由于顾弦的突然加入,浪漫双人晚餐硬生生变成尴尬的三人夜宵。
顾铮面沉如水:“哥你怎么来了,你不是说要做实验吗?”
顾弦娴熟地点菜:“我快毕业了,现在是帮师弟们打点工,就提前下班了,你好,请给我们来一份炸鱿鱼卷,外加奶油菊苣沙拉……”
他点菜飞快,刷刷几下安排完了一整桌。
“喝酒吗?”顾弦把酒水单递给顾铮,一边对服务员道:“我要一份雪利酒。

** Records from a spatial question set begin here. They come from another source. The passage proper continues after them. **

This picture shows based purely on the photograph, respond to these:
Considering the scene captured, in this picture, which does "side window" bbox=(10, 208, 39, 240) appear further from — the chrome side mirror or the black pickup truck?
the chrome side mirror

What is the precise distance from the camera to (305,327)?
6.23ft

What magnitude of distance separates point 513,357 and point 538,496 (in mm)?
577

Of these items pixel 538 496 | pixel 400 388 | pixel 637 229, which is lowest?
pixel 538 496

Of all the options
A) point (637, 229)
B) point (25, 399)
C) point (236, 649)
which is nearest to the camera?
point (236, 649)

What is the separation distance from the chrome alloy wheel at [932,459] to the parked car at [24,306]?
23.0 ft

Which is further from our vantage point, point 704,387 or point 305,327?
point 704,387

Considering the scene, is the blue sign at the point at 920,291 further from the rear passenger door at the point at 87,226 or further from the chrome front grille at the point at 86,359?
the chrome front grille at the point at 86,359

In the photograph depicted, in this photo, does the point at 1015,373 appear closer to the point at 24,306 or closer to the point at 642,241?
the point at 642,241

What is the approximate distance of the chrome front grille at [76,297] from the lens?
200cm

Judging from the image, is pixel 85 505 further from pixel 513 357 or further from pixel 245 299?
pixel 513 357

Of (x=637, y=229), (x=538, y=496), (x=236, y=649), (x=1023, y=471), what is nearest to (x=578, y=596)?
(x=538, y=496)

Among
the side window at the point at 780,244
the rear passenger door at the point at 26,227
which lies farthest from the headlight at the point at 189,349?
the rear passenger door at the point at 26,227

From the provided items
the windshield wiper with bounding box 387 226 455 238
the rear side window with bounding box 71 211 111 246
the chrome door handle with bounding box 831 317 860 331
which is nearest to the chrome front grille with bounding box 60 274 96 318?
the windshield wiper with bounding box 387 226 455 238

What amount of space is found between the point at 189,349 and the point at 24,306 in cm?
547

”
顾铮瞥了眼单子,意料之中的纯英文,连个配图都没有。
于是矜持地将单子推开:“哥,你怎么学会喝酒了?不像我,我平时修身养性,都从来不喝的。”
顾弦看他的眼神像在看个跳踢踏舞的外星人。
“还跟我装纯,忘了你初中翻墙出去在路边吹啤酒的事儿了?”顾弦道。
这衰人!哪壶不开提哪壶!
感受到缇屏安静的目光落在自己脸上,顾铮拼尽全力维持着无辜的神情:“好汉不提当年勇,人不轻狂枉少年嘛,我现在洁身自好得很,什么烟酒应酬,统统不沾的。”
顾弦笑了,取笑的笑:“女色也不沾?”
顾铮撇清自己,顺便诋毁顾弦:“滚你的,你以为谁都和你一样流连花丛啊?我连恋爱都没谈过,上哪儿找女色沾去。”
缇屏闻言,眉尖轻轻一挑。
没谈过恋爱?她以为顾铮阳光活泼,擅长逗人开心,身边应当不缺女孩子才对。
她一手托腮,开口问道:“那你有没有喜欢的人?“
隔着蜡烛光,顾铮看向她雾蒙蒙的双眼。
灯光摇曳的小餐馆,空气中浮动酒香与菜香,后桌的男男女女们笑容满面地玩耍酒桌游戏,荷尔蒙的味道掉在空空的甜点碟子中。
顾铮看了她半晌,认真道:“有的。”
缇屏心念微动,如一阵异样的云投影在波心。
“但我还不能去追她。”顾铮咬着橙汁的吸管,模模糊糊地笑:“聪明的猎手都会等待更好的时机。”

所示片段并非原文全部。